I stared at the fire completely confused.
"See what happens when I'm honest?" he asked quietly.
"Why doesn't it hurt?" I asked trying to lift a hand from his, but he closed his fingers around it.
"It will if you break contact." He said sounding a little amused. "I can't be burned. As long as you're close enough, you can't be either."
"That's why you could hold the cookie tray." I said in realization and he grinned.

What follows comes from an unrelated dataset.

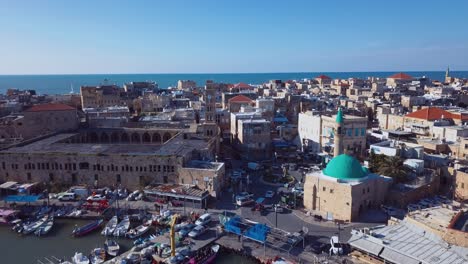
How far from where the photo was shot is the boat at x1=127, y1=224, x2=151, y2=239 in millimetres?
34906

"Yes." He said with a laugh. "But the point still stands." He continued, relaxing his grip, but I continued to rest my hand on his. "Sometimes things that are supposed to hurt, aren't really all that painful with a little help from friends. You just have to let them."
I wanted to call him out on such a cheesy metaphor, but I didn't. I was afraid of what would happen if I did. The cold had been banished for now, and I was scared that if I did or said anything, it would be back. That he'd let go, and everything would come rushing back along with the darkness. That all my problems and my choices would be waiting for me the second it was gone, and after even just a moment of reprieve, they'd come back heavier and more crushing than ever.
That they might just bury me alive.
"I'm sorry people have hurt you Lore." He said quietly. "But if it makes you feel any better, I like honest Lorelei."
His eyes met mine, their usual warm shade of brown almost golden in the fire light.
"Caleb is an idiot if he doesn't realize how badly he screwed up hurting you like he did. Especially if he knew that he's the only-"
But I cut him off.
I knew what I was about to say was stupid. Stupid and reckless, and I knew admitting was only going to mess my situation up even more, but I couldn't help it.
"I didn't say that." I said quickly and I could tell that the urgency in the words had him a little confused.
"What?"
"I didn't say that." I repeated deliberately, turning my hand over.
His eyes went wide.
"Lore-" he started anxiously, obviously concerned about the fire, but my skin never broke contact with his, and I rested my palm against the inside of his hand.
"I said Caleb was an exception, Dex." I continued, my gaze meeting his over the games. "But I didn't say he was the only one."